COMPLETI QUANTO SEGUE —
1/ Risponda alle seguenti domande sul brano dedicato alla basilica di Santa Croce:
(a) Prima di quale anno, secondo il brano, il culto della vera Croce non si diffuse?
(b) In quale anno avvenne la morte dell'imperatrice?
(c) Che cosa celebra il Giubileo dell'Anno 2000?
2/ Nel brano sulla basilica di Santa Croce, individui la frase che inizia con «Da quel giorno ogni momento della vita umana» ed elenchi tutte le età e condizioni della vita che vi sono nominate.
3/ Stabilisca se ciascuna affermazione concorda con il brano sulla basilica di Santa Croce, rispondendo sì o no e citando le parole del testo che lo dimostrano:
(a) La chiesa sorge nei locali di un palazzo appartenente alla famiglia di Costantino.
(b) Il legame tra la fondazione di Santa Croce e la costruzione della basilica del Sepolcro a Gerusalemme è certo.
(c) Nella struttura originaria le reliquie si trovavano in un locale davanti all'abside.

BRANO FORNITO —
»»
Come vedremo più avanti, la storia del ritrovamento della Croce è leggendaria, ma tuttavia
contiene, come pure la tradizione della fondazione della basilica, elementi storici sicuramente validi. Sappiamo
oggi che il culto della vera Croce non si diffuse prima del 340, cioè dopo la morte dell’imperatrice
(avvenuta nel 329), ed è quindi verosimile che la costruzione di Santa Croce sia da attribuire non a
Costantino e a sua madre, ma ai loro immediati discendenti. È vero tuttavia che la chiesa sorge nei locali
del palazzo detto Sessorianum, di proprietà della famiglia di Costantino. Inoltre, anche se non
è sicuro il legame tra la sua fondazione e la costruzione della basilica del Sepolcro a Gerusalemme,
sappiamo per certo che la basilica romana, nella sua struttura originaria, presentava evidenti e volute
affinità con la chiesa gerosolimitana: era costituita da un’aula unica, divisa da due pareti
trasversali (caso più unico che raro in tutto l’occidente), che separavano lo spazio dei fedeli da
quello più santo e più vicino alle reliquie; queste erano poste in un locale dietro l’abside,
cui si accedeva da un passaggio a lato del presbiterio. Anche la basilica costantiniana
dell’Anastasis aveva un’identica disposizione, con la memoria, l’ambiente
più santo e venerato, posto dietro la chiesa vera e propria, con due ingressi, per i fedeli in entrata e
quelli in uscita. Non siamo sicuri dunque che Santa Croce sia stata fondata dalla madre di Costantino dopo che
sul Golgota erano stati rinvenuti i frammenti del legno santo: siamo però certi che questa basilica
riproduceva, nella città di Pietro, la forma di quella più importante della Terra Santa, come a
voler collegare le due città nella continuità del disegno provvidenziale. Il pellegrino che visita
Santa Croce, anche oggi, può dunque ricordare in modo speciale il viaggio che la fede cristiana ha
compiuto a partire dai luoghi della Passione, e il rapporto che lega Gerusalemme con Roma.
Il Giubileo dell’Anno 2000 celebra l’Incarnazione, il Natale. Solo il mistero della Pasqua,
però, rivela la profondità dell’opera di Dio, che pure è già tutta contenuta
nel suo inizio.
L’uomo moderno sembra accogliere con più simpatia il messaggio natalizio, rischiando però,
talvolta, di darne una falsa lettura, come se significasse una presunta bontà naturale
dell’infanzia. Il Natale è l’immenso mistero per cui l’Eterno assume il tempo,
nell’unica persona di Gesù. Da quel giorno ogni momento della vita umana, l’infanzia come
l’età adulta, la vecchiaia come la giovinezza, la salute come il dolore, per la grazia che fuoriesce
da quella storia di salvezza, può divenire vivere con Cristo.
««
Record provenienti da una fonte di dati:
»»
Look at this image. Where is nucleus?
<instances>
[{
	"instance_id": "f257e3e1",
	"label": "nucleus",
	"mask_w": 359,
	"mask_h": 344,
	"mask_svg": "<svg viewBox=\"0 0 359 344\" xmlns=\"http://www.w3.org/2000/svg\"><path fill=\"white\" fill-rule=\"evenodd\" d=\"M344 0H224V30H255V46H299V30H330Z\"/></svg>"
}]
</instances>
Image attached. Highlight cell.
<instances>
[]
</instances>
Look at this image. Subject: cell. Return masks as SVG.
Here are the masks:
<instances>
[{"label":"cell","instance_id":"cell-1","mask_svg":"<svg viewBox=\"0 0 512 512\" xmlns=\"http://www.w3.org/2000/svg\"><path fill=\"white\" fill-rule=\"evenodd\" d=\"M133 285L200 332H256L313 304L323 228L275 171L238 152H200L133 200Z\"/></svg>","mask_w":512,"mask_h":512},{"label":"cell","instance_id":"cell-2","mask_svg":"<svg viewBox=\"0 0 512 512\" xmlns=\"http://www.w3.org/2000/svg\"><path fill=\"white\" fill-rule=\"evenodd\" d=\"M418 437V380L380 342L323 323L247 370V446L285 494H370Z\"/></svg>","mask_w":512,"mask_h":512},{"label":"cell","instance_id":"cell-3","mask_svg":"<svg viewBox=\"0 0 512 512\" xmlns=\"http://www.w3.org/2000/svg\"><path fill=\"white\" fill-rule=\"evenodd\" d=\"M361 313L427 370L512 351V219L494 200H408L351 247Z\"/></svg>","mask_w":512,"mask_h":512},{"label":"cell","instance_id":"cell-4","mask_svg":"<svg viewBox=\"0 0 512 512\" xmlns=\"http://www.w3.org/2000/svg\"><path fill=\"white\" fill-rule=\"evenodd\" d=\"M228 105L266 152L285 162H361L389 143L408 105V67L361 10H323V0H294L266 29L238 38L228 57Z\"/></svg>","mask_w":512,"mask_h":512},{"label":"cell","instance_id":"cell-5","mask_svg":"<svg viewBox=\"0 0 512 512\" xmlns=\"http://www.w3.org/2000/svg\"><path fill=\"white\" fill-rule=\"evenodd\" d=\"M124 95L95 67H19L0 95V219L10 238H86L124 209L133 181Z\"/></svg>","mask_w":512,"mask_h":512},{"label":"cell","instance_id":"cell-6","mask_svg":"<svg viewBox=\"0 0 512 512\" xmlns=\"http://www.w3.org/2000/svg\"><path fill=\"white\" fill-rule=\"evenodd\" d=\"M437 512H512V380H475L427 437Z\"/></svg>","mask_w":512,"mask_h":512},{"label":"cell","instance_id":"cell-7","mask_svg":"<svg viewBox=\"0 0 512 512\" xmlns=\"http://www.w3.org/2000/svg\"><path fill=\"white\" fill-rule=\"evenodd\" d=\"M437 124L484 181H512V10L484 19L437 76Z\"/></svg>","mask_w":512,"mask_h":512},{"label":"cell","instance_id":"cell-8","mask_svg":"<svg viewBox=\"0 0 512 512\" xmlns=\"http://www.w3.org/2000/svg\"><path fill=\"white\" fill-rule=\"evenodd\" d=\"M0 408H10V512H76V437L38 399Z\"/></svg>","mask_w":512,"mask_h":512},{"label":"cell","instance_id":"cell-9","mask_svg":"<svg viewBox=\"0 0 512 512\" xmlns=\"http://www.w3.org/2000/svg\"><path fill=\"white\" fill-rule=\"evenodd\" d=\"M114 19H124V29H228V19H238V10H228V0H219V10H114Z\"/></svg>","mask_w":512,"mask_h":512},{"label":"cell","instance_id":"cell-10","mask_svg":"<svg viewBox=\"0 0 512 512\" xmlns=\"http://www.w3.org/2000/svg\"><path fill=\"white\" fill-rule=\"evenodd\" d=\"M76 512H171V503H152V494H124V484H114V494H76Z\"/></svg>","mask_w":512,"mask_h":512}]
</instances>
««
RISPOSTE AI COMPITI —
1/
(a) Prima del 340.
(b) Nel 329.
(c) L'Incarnazione, il Natale.

2/ L'infanzia, l'età adulta, la vecchiaia, la giovinezza, la salute, il dolore.

3/
(a) Sì: «la chiesa sorge nei locali del palazzo detto Sessorianum, di proprietà della famiglia di Costantino».
(b) No: «anche se non è sicuro il legame tra la sua fondazione e la costruzione della basilica del Sepolcro a Gerusalemme».
(c) No: «queste erano poste in un locale dietro l’abside».